The Travolta/Cage Project #72 Matchstick Men (2003)

The Travolta/Cage Project is an ambitious, years-long multi-media exploration of the fascinating, overlapping legacies of Face/Off stars John Travolta and Nicolas Cage with two components: this online column exploring the actor’s complete filmographies in chronological order and the Travolta/Cage podcast, where Clint Worthington, myself and a series of  fascinating guests discuss the movies I write about here. 

Read previous entries in the column here, listen to the podcast here, pledge to the Travolta/Cage Patreon at this blessed web address and finally follow us on Twitter at https://twitter.com/travoltacage

In Ridley Scott’s sun-dappled con man drama Matchstick Men Nicolas Cage plays a role very similar to at least one of the roles he played in his previous film, Adaptation. 

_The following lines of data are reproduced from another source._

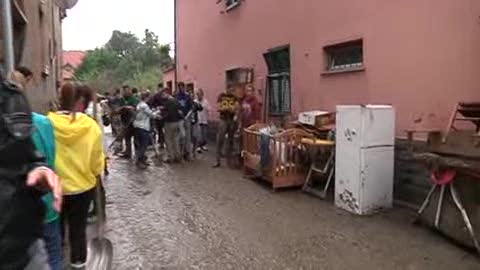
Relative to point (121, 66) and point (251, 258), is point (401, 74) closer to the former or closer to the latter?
point (251, 258)

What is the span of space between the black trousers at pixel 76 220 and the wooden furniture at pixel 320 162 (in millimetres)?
4778

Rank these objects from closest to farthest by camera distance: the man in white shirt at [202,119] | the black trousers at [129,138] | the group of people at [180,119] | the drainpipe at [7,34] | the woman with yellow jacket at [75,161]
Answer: the woman with yellow jacket at [75,161], the drainpipe at [7,34], the group of people at [180,119], the black trousers at [129,138], the man in white shirt at [202,119]

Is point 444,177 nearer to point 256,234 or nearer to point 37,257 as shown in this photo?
point 256,234

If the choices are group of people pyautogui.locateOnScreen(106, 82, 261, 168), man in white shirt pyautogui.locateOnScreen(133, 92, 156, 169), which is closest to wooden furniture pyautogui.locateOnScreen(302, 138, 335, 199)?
group of people pyautogui.locateOnScreen(106, 82, 261, 168)

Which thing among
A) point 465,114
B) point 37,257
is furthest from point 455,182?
point 37,257

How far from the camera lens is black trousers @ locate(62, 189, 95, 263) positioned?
444cm

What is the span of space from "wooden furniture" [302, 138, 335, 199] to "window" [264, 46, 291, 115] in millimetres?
3065

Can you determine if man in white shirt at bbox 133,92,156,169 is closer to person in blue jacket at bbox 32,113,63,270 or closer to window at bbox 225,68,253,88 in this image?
window at bbox 225,68,253,88

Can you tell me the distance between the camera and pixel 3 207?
2086 mm

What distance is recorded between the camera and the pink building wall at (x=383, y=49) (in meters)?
7.12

In Matchstick Men, as in Adaptation, Cage gets deep inside the clammy skin and frazzled psyche of a self-loathing introvert who is uniquely gifted at his profession but utterly lost when it comes to just about everything else. 

In both of these stunning, Oscar-worthy performances, Cage is absolutely brilliant as a broken, emotionally shattered man who must escape the prison of self and connect with other human beings on a profound spiritual level in order to find a reprieve from agonizing, unbearable loneliness. 

In Adaptation, the loner Cage played was a fictionalized version of screenwriter Charlie Kaufman as he marinates in self-doubt and free-floating misanthropy as he struggles to adapt Susan Orleans’ The Orchid Thief for the big screen. 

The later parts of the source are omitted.